SOURCE PASSAGE:
They seem to think they just get to remove the code and go about their life, but in practice, it's not that simple.
A confirmation is simply unnecessary. Can't it work like, writing this somewhere that says, by creating a pull request, you agree all your code and the discussions around the pull request is now copyright free? Saves everybody time and avoid hassles like this.
The other side of this is I get very annoyed by CLAs -- there have been a number of times I want to contribute to Google and Microsoft's open source projects, but they all require CLAs which require me to get explicit permissions from my employer to contribute to those projects. It is possible, but is a slow and complicated process that nobody wants to go through at my company. So instead of creating a pull request to address the problem, I open an issue and mention how it can be addressed. Which may or may not be picked up by someone else who wants to work on this. This is just frustrating.
It already does, implicitly. If Author A has a repository with a MIT LICENSE and Author B forks that to their own GitHub account (which they must do in order to open the PR), that fork already has a LICENSE file (usually) together with their change, so the change already been made copyright free.
I think it is perfectly reasonable to say “you contributed to the project knowing that the project is licensed X, therefore we can assume that you are ok with your contribution being under the same license and we just merge it”. Not saying that it is wise legally, but it feels to be a coherent theory at least. (Again not a lawyer.)

RECORDS PROVIDED:

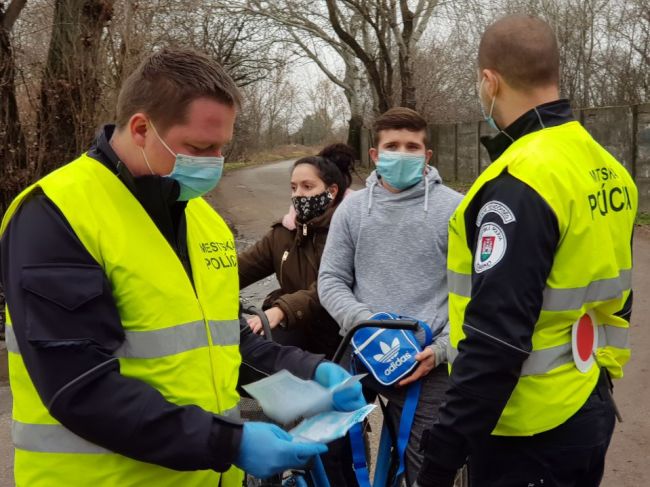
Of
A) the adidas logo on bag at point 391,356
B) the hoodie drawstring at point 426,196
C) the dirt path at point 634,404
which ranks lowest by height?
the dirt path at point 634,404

WHAT YOU WILL DO: Can you reproduce the passage from the thread on licensing pull requests word for word, from "A confirmation is" to "is just frustrating."?

WORKED SOLUTION:
A confirmation is simply unnecessary. Can't it work like, writing this somewhere that says, by creating a pull request, you agree all your code and the discussions around the pull request is now copyright free? Saves everybody time and avoid hassles like this.
The other side of this is I get very annoyed by CLAs -- there have been a number of times I want to contribute to Google and Microsoft's open source projects, but they all require CLAs which require me to get explicit permissions from my employer to contribute to those projects. It is possible, but is a slow and complicated process that nobody wants to go through at my company. So instead of creating a pull request to address the problem, I open an issue and mention how it can be addressed. Which may or may not be picked up by someone else who wants to work on this. This is just frustrating.